Intel Performance Monitor -- any way to monitor per-process?
2.5k views Asked by user541686 At
3
There are 3 answers
4
On
We were forced to build our own instrumenting profiler that reads the MSRs directly to get this information. The Performance Counter Monitor's source code demonstrates how to build a kernel driver that reads them.
Previously we used VTune, but it crashes when run on our app. (When we tried OProfile on the Linux version, it actually crashed the entire kernel and forced us to power-cycle the machine, which was pretty funny.)
1
On
Check out https://github.com/andikleen/pmu-tools/blob/master/toplev.py
Examples: toplev.py -l2 program measure whole system in level 2 while program is running
You should know that BTS (Branch trace store) and Performance monitoring events/counters (inside CPU, its PMU block) are very different things.
The Branch Trace Store is function of CPU when it does record every taken branch (pairs of eip - first of branch instruction and second of branch target; there is also a word of flags added to each pair) in special area of memory. Result of it is very like to Single-stepping and recording order of executed code blocks (basic blocks). It is just like doing code coverage with assistance from compiler, when every branch is instrumented by compiler.
BTS is just a bit in the MSR_DEBUGCTLA MSR (it is intel x86 register); I'm almost sure that this register is thread-specific (as it is in Linux), so you need no to hook scheduler. There is some examples of working with this MSR in windows; but different bit is used. Also, don't forget to set DS_AREA correctly. So, if you really want BTS, take a copy of Intel Arch Manual (Volume 3b, Part "Debugging and Performance monitoring", section "19.7.8 Branch Trace Store (BTS)") and program BTS manually. Hardest part is to handle DS area overflow (you need custom interrupt handler).
If you want to know not a trace of executed code but statistics of you program (how much instructions executed; how well was branches predicted; how much indirect branches are here ...), you should use Performance monitoring events aka "Precise Event Based Sampling" (PEBS). Intel Vtune does this; there should be some other tools, even the Intel PBS your linked. The only problem (this is bit more difficult with free tools) is to find name of Events you want. Events based on instruction execution are always binded to some thread.
What does event-based sampling means: you can set some limit, e.g. 1000 for some event, eg. BR_INST_EXEC.COND ("number of conditional near branch instructions executed") or BR_INST_EXEC.DIRECT ("all unconditional near branch instructions excluding calls and indirect branches."), up to 2-4 events at once. Then CPU will count every situation which correspond to this event. When there will be 1000th situation, the Event (interrupt) will be generated for instrution EIP. With sampling it is easy to get detailed statistics of your code behaviour. If you will set limit to something very low and if you will not sum events for eip, you will get trace ;)
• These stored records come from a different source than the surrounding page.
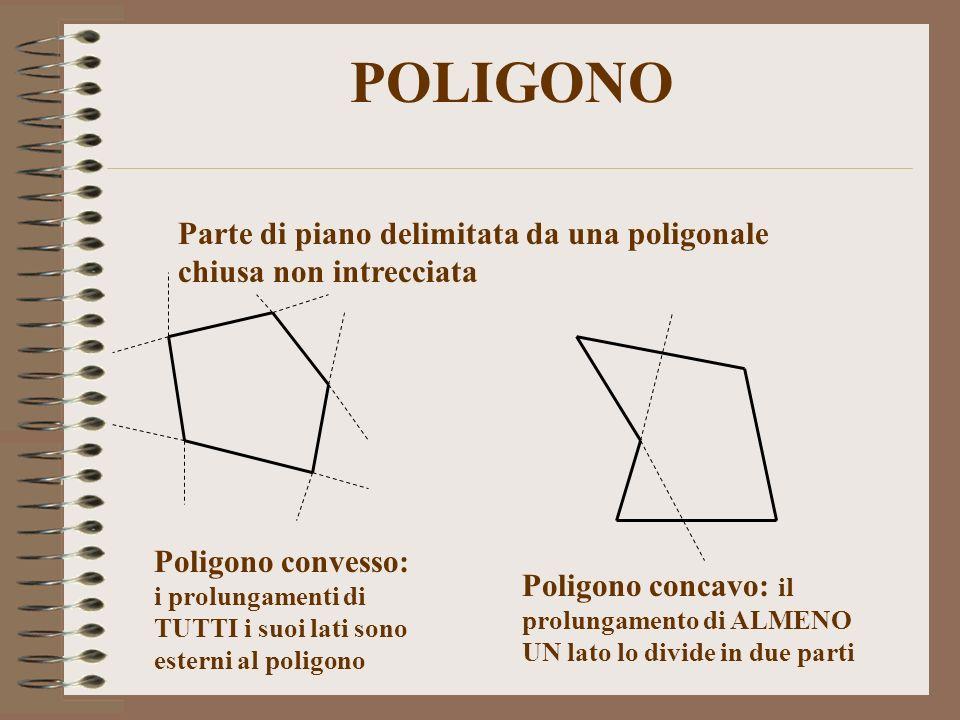 POLIGONO Parte di piano delimitata da una poligonale chiusa non intrecciata.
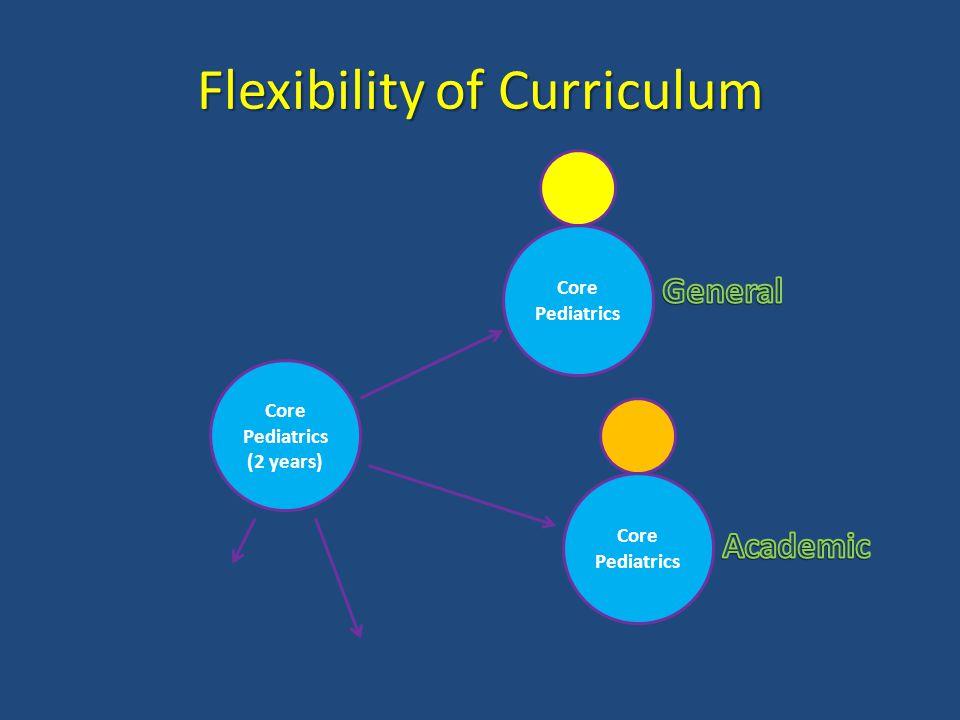 Core Pediatrics (2 years) Core Pediatrics Core Pediatrics Flexibility of Curriculum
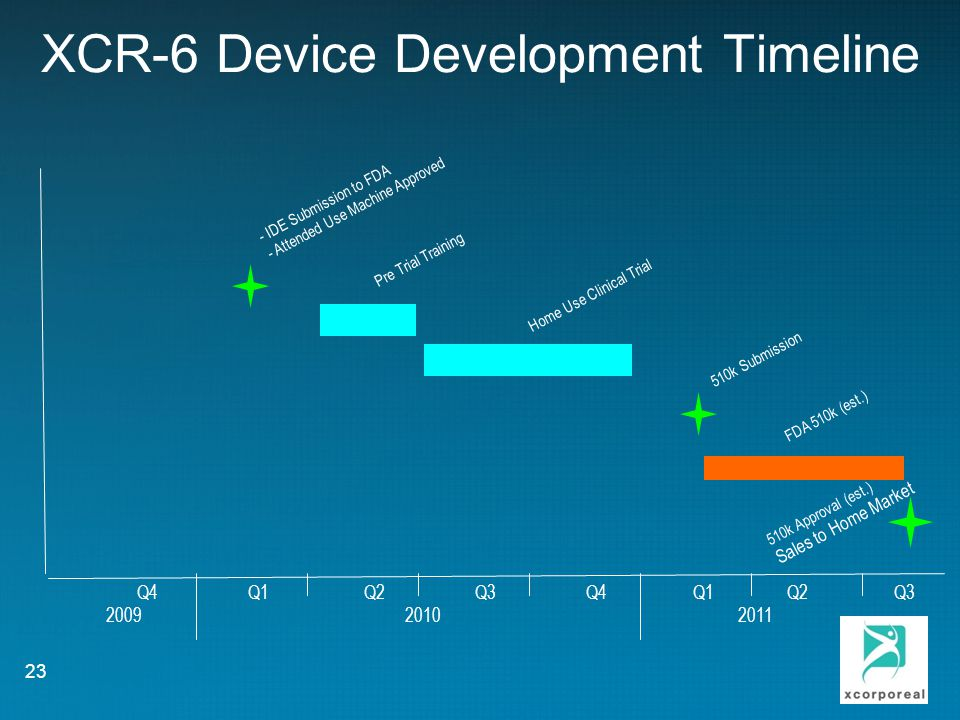 XCR-6 Device Development Timeline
With PEBS you can know how bad is your code for the CPU, where mispredicted branches are located, which instructions wait data from cache, etc. There are 100s of events (appendix A of Volume 3b).
PS there is some code for BTS/win: http://blog.csdn.net/quincy_hu/article/details/4053163
PPS there is shorter overview of PMU programming, both PEBS and BTS. software.intel.com/file/30320 It is for Nehalem, but it can be actual even for Sandy.